I have lived with my boyfriend for the last 15 years. I have felt trapped with him yet I loved him, because he had a good heart.
There is a lot of verbal abuse on his part and now physical. We share a house and several horses.
All of a sudden, after I inherited some money after my father died,  he wants us to get married. I made a confused face when he told me he wants us to be married.
It is because he wants to have some ownership of my inheritance and the business. Like he has nothing, everything is in my name.
His decisions in the past that fell through, make me not trust his judgement with money.
I fear if we got married, he would turn around and spend it uncontrollably.
I can honestly say- after years of being called names, from the C word to Fat to Old, I was caught off guard at his marriage statement.
He flew off the handle about my reaction and said I crushed him. A fight ensued for days. He seemed to have an emotional breakdown. I never saw him cry before, but he was sobbing.
Things seemed better and forgiven, but he thinks I should be kissing up to him, and showing him how sorry I am for hurting him.
The other night, he stormed off to the bedroom. I went in to see what was wrong. He called me a few words, yelling at me. So I slammed the door. He came at me, grabbing both my wrists in front of my face and my left arm. and lifted me up and threw me on the bed. He said he was trying to calm me down.
I have bruising, and I got hit in the temple.
Things have settled down, but I am scared, as he is quiet, then enraged. It is like a roller coaster.
One minute he is nice, the next he is raging angry about something.
I do not want to get married, and do not really want to be together after this mess.

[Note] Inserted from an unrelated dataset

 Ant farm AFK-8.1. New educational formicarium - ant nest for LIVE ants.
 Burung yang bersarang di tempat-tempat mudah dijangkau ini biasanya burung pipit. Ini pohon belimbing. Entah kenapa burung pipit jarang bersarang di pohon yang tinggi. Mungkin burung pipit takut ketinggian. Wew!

He does not see how his behavior caused me to question his marriage statement. He is holding it over my head.
I am caring for my elderly mother and I own a business. I feel like if I asked him to leave, things would be worse and dangerous.


3 Responses
973741 tn?1342342773
If he is physically abusive to you then you must leave.  If he verbally assaults you then you must leave.  All abusive people have nice sides.  No one is one hundred percent awful.  And the charming, nice side fools you.  Don't be fooled.  Honestly, he is probably interested in that money.  Don't play alone.  You have two choices, live like this forever.  Not knowing what you'll get, escalating hostility from him and watching your money dwindle.  Or you can leave and try to have a peaceful life.  Or you can stay and put that money in a way that he can't touch it.  Your name only, in a trust, etc.  But the burn is that whatever debt he racks up, if you are married, you are responsible for too.   I'd gather your strength and get yourself out of this. Do you have supportive family?
3060903 tn?1398565123
This does not sound like the type of relationship that is going to make you happy, he's calling you old already, are you older than him? Thing is this, you're getting older, he sounds very immature and not the type of man you want around as you get older, and older. You deserve a mature man that knows that time stands still for no man or women. We are all getting older, it's not something that you can change , and even if you could, you'll still be called the C word, etc.  It sounds like you need to be free of this man to enjoy the inheritance that your dad has left you.  

I was abused by my first husband and stayed for 7 years. Although he hurt me terribly, I still feel love for him, for the parts of his personality that made him unique. But i left him to have peace in my life, and i have peace in my life.  Anything less as i'm getting older, is just not worth the effort. You have your elderly mother to look after til the end of her days and i think you need to do that, on your own, so that you can enjoy the quality of both your lives until she is watching over you. She will not rest in peace watching you be abused from above.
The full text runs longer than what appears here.